SRPP: Talker identity from acoustic voice variability

Cynthia Yoonjeong Lee (Department of Head & Neck Surgery, UCLA)
17 December 2021, 17h0018h30

What makes your voice yours? Human voices, our “auditory faces,” are inherently social, involving a speaker, a signal, a listener, and their interaction. Neither voice perception nor production can be understood without consideration of the dynamic, variable signals that shape utterances. Our team has identified a suite of measures that constitute a psycho-acoustic model of voice quality, paving the way for a long overdue refinement in characterizing talker voice variation. In this talk, I introduce a series of interdisciplinary studies of voice quality that tackle the challenge of identifying which of the model’s indices account for perceptually relevant acoustic variance within and among speakers. These studies investigate vocal and perceptual behaviors of many individuals from various backgrounds, employing computational tools to analyze large arrays of high-dimensional data to characterize voice variation within and across speakers and across voice qualities, speaking styles, emotions, and dialects or languages.
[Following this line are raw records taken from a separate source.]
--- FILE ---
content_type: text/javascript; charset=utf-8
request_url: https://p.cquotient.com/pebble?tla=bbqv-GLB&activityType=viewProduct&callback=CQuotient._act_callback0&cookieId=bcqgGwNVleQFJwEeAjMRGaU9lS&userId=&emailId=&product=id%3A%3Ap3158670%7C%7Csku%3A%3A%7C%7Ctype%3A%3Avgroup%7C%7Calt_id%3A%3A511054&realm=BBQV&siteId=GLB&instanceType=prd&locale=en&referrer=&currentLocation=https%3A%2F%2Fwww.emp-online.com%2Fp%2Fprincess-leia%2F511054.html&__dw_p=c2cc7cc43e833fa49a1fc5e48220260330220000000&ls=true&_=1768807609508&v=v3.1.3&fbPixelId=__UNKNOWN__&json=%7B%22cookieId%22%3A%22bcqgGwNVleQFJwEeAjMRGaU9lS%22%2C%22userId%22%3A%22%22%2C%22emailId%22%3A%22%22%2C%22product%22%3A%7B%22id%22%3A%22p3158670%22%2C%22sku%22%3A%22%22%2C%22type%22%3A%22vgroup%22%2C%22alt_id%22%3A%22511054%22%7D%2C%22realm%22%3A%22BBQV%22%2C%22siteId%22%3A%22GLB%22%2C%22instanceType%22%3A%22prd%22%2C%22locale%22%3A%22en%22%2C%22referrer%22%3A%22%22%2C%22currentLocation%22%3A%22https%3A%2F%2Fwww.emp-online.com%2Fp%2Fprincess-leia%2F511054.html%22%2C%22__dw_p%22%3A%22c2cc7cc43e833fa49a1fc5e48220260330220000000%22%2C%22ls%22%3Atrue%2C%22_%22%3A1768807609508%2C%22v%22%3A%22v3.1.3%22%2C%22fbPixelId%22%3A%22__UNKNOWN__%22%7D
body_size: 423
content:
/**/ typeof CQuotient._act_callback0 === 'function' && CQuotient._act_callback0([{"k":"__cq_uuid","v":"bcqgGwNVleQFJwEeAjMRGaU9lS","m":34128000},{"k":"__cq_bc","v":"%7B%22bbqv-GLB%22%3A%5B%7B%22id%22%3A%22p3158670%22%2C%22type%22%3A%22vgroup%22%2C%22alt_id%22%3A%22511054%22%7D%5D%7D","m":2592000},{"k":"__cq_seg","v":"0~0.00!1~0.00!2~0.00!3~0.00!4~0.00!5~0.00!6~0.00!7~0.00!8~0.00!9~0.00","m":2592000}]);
The overarching hypothesis is that the same small set of acoustic variables characterizes acoustic variability across voices but that much of what characterizes individual speakers is idiosyncratic. Our investigation incorporates a broad range of language and communicative contexts, including identifying acoustic spaces for speech produced in different speaking styles and under different emotions, languages with and/or without tone and/or phonation contrasts, severely pathologic voices, and their perceptual consequences. Our findings serve as a basis for research on voice production and recognition, and for clinical diagnosis and/or treatment of deviation in voice quality.